Qi Xiaoqun, Lin Sen, Li Mi
School of Automation and Electrical Engineering, Shenyang Ligong University, Shenyang 110159, China.
State Key Laboratory of Robotics, Shenyang Institute of Automation, Chinese Academy of Sciences, Shenyang 110016, China.
Nanoscale. 2025 Feb 20;17(8):4695-4712. doi: 10.1039/d4nr04033c.

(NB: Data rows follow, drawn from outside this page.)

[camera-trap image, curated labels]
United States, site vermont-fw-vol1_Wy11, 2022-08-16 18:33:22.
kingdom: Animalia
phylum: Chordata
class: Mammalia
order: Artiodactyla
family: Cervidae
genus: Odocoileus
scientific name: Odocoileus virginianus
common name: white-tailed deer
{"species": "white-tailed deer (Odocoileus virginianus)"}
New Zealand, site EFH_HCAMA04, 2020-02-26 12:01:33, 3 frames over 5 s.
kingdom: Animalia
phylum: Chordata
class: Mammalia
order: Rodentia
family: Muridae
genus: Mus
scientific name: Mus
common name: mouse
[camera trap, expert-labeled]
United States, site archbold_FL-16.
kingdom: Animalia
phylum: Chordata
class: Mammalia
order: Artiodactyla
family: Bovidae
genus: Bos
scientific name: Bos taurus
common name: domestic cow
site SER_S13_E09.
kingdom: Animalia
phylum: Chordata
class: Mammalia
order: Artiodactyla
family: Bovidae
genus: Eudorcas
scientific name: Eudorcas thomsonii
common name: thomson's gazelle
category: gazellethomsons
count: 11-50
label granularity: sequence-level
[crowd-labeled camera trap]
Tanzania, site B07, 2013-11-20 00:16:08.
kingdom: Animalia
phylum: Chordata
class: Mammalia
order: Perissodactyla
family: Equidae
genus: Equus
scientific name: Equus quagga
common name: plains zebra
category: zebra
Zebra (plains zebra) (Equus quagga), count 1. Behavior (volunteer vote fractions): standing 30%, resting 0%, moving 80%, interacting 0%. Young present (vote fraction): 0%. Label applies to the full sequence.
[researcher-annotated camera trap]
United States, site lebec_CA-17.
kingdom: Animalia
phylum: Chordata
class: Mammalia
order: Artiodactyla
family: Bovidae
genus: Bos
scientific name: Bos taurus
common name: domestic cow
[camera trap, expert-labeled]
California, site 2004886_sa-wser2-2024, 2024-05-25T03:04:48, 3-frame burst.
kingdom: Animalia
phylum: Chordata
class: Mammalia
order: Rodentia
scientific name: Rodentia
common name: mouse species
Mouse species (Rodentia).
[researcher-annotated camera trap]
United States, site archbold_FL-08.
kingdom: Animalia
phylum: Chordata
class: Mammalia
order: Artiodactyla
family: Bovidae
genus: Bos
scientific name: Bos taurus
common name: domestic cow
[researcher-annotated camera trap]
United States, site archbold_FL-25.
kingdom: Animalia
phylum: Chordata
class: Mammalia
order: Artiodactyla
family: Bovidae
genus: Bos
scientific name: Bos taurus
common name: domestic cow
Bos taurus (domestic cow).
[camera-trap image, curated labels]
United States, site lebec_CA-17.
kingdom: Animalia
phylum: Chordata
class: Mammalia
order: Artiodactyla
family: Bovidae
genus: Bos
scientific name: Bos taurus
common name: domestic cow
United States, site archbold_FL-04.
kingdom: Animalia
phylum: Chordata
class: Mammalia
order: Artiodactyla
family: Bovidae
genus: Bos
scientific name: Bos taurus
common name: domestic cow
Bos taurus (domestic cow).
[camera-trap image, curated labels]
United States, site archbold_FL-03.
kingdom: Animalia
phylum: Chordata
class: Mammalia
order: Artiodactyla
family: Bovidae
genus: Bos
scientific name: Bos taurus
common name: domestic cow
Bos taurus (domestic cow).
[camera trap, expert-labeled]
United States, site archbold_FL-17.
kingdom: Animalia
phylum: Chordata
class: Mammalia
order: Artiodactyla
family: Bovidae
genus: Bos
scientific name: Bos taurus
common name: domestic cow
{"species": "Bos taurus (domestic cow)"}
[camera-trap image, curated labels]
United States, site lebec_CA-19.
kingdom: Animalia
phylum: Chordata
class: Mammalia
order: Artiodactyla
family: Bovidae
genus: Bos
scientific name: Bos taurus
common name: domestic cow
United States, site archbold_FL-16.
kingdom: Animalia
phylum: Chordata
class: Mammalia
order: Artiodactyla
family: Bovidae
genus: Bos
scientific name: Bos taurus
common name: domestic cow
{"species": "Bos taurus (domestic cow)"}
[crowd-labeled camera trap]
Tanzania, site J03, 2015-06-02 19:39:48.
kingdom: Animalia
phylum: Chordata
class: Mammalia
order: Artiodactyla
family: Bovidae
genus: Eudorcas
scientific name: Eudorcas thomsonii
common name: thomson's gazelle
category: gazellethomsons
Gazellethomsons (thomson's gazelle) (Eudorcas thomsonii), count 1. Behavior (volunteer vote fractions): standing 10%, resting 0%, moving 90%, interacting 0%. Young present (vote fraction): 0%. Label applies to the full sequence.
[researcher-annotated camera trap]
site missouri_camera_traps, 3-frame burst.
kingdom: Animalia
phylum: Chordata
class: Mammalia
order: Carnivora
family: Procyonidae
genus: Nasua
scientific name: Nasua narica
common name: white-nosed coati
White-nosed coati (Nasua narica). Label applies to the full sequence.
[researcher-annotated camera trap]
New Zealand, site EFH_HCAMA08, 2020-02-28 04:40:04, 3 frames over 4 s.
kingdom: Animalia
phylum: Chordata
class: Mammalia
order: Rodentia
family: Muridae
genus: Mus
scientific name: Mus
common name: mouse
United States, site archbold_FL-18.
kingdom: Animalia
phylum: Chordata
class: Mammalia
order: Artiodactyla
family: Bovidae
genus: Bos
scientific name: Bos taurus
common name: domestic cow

Liquid biopsies are expected to advance cancer management, and particularly physical cues are gaining attention for indicating tumorigenesis and metastasis. Atomic force microscopy (AFM) has become a standard and important tool for detecting the mechanical properties of single living cells, but studies of developing AFM-based methods to efficiently measure the mechanical properties of circulating tumor cells (CTCs) in liquid biopsy for clinical utility are still scarce. Herein, we present a proof-of-concept study based on the complementary combination of AFM and microfluidics, which allows label-free sorting of individual CTCs and subsequent automated AFM measurements of the mechanical properties of CTCs. With the use of a microfluidic system containing contraction-expansion microchannels, specific cancer cell types were separated and harvested in a marker-independent manner. Subsequently, automated AFM indentation and force spectroscopy experiments were performed on the enriched cells under the precise guidance of the label-free identification of cells using a deep learning optical image recognition model. The effectiveness of the presented method was verified on three experimental sample systems, including mixed microspheres with different sizes, a mixture of different types of cancer cells, and a mixture of cancer cells and blood cells. The study illustrates a feasible framework based on the integration of AFM and microfluidics for non-destructive and efficient nanomechanical phenotyping of CTCs in bodily fluids, which offers additional possibilities for the clinical applications of AFM-based nanomechanical analysis and will also benefit the field of mechanobiology as well as cancer liquid biopsy.
液体活检有望推动癌症管理的发展,特别是物理线索在指示肿瘤发生和转移方面正受到关注。原子力显微镜(AFM)已成为检测单个活细胞力学特性的标准且重要的工具,但开发基于AFM的方法以有效测量液体活检中循环肿瘤细胞(CTC)的力学特性用于临床应用的研究仍然很少。在此,我们展示了一项基于AFM与微流控技术互补结合的概念验证研究,该研究允许对单个CTC进行无标记分选,并随后对CTC的力学特性进行自动AFM测量。通过使用包含收缩 - 扩张微通道的微流控系统,以与标记无关的方式分离并收获特定类型的癌细胞。随后,在使用深度学习光学图像识别模型对细胞进行无标记识别的精确指导下,对富集的细胞进行自动AFM压痕和力谱实验。所提出方法的有效性在三个实验样本系统上得到了验证,包括不同大小的混合微球、不同类型癌细胞的混合物以及癌细胞与血细胞的混合物。该研究说明了一个基于AFM与微流控技术整合的可行框架,用于对体液中的CTC进行无损且高效的纳米力学表型分析,这为基于AFM的纳米力学分析的临床应用提供了更多可能性,也将造福力学生物学领域以及癌症液体活检领域。